▶ _Questions on the material_:
A – Answer these about the article on Amazon music promotions:
(i) What is the title of Public Enemy's latest album?
(ii) On what date is Sarah McLachlan's Mirrorball album slated to be released?
(iii) Who is vice president of merchandising at CDnow?
B – Please echo the article on Amazon music promotions word for word, from "Tracie Reed, vice" up to and including "what will work.".

▶ _Excerpted text_:
=======
Public Enemy, Cheap Trick, and Sarah McLachlan hope a promotion on the retailer's site will boost sales of their latest releases. Such promotions, observers say, could become a trend.

3 min read
In what could become a major trend in the music industry, three top-name recording artists are pre-releasing songs and albums through Amazon.com.

Public Enemy will release its latest album, There's a Poison Goin' On, through Amazon next Tuesday, a month before its scheduled release in other stores. Likewise, Cheap Trick's Music for Hangovers, released last month, is currently available only through Amazon.

Late last month, Sarah McLachlan released two songs from her upcoming Mirrorball album in Liquid Audio format on Amazon. Customers can preorder her album, slated to be released June 15, from Amazon.

The exclusive deals seem to have paid off, at least for McLachlan. Mirrorball was the No. 1 album on Amazon in the weeks immediately following the promotion, and according to McLachlan's manager, Terry McBride, the deal also helped increase sales of her previous albums.

Entertainment analyst Mark Hardie of Forrester Research said Amazon's position as the leading Internet retailer is attracting artists who want the widest promotion for their albums. McBride said he chose to promote Mirrorball on Amazon because he wanted to reach a larger audience than other Web sites, including those run by major offline chains, could provide.

"If I go to a music site, I hit the core audience, but I don't hit anyone else," McBride said. "I want to create awareness that a new album is coming."

Likewise, Al Teller, founder and chief executive officer of Atomic Records, Public Enemy's label, said his company and Public Enemy wanted to partner with an established online retailer. Although the album is also available through Atomic Pop's Web site, they chose Amazon because the site offered a larger audience.

"We're tapping into the largest online customer base in music," Teller said.

Tracie Reed, vice president of merchandising at online music site CDnow, said that although the music site has run exclusive promotions with "developing artists," it had not featured major artists.

"I would have loved to have had them and would have done the same thing," Reed said.

Hardie said the Amazon promotions are only the beginning. Companies will soon be experimenting with a number of different types of online promotions, many of them involving digital music downloads, trying to see what will work.

"You're going to see tons more promotions," Hardie said. "They're going to be everywhere."
=======
▶ _Dataset extract_:
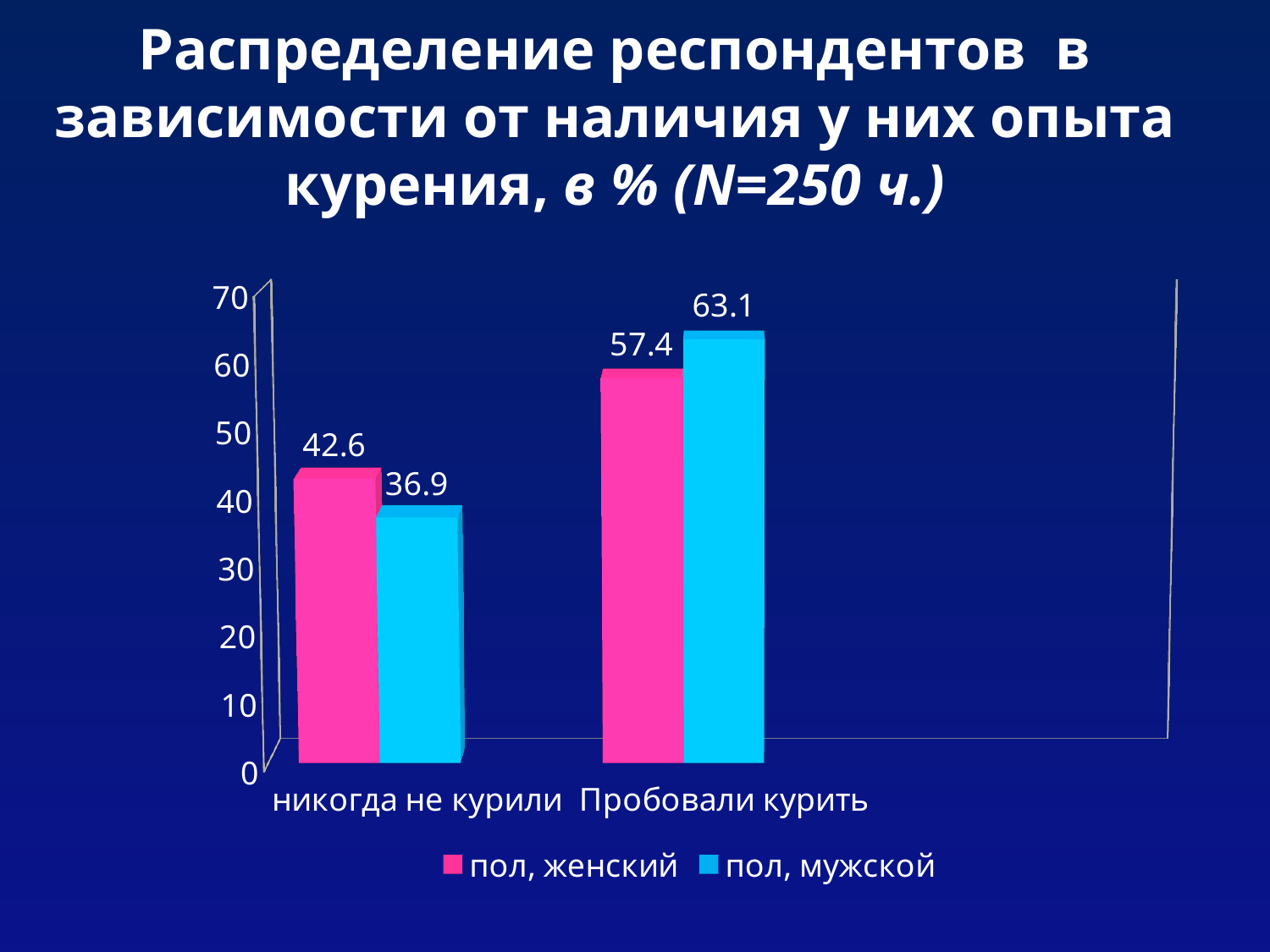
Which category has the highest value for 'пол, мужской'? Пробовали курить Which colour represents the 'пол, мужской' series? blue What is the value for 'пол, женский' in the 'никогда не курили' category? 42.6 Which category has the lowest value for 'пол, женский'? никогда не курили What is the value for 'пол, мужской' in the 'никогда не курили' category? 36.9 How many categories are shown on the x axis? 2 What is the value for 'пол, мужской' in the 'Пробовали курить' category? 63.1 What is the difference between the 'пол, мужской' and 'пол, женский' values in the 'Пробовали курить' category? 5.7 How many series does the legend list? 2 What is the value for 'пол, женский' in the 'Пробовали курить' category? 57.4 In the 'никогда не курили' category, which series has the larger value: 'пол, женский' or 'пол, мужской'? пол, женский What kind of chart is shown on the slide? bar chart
=======
▶ _Response list_:
A –
(i) There's a Poison Goin' On
(ii) June 15
(iii) Tracie Reed

B –
Tracie Reed, vice president of merchandising at online music site CDnow, said that although the music site has run exclusive promotions with "developing artists," it had not featured major artists.

"I would have loved to have had them and would have done the same thing," Reed said.

Hardie said the Amazon promotions are only the beginning. Companies will soon be experimenting with a number of different types of online promotions, many of them involving digital music downloads, trying to see what will work.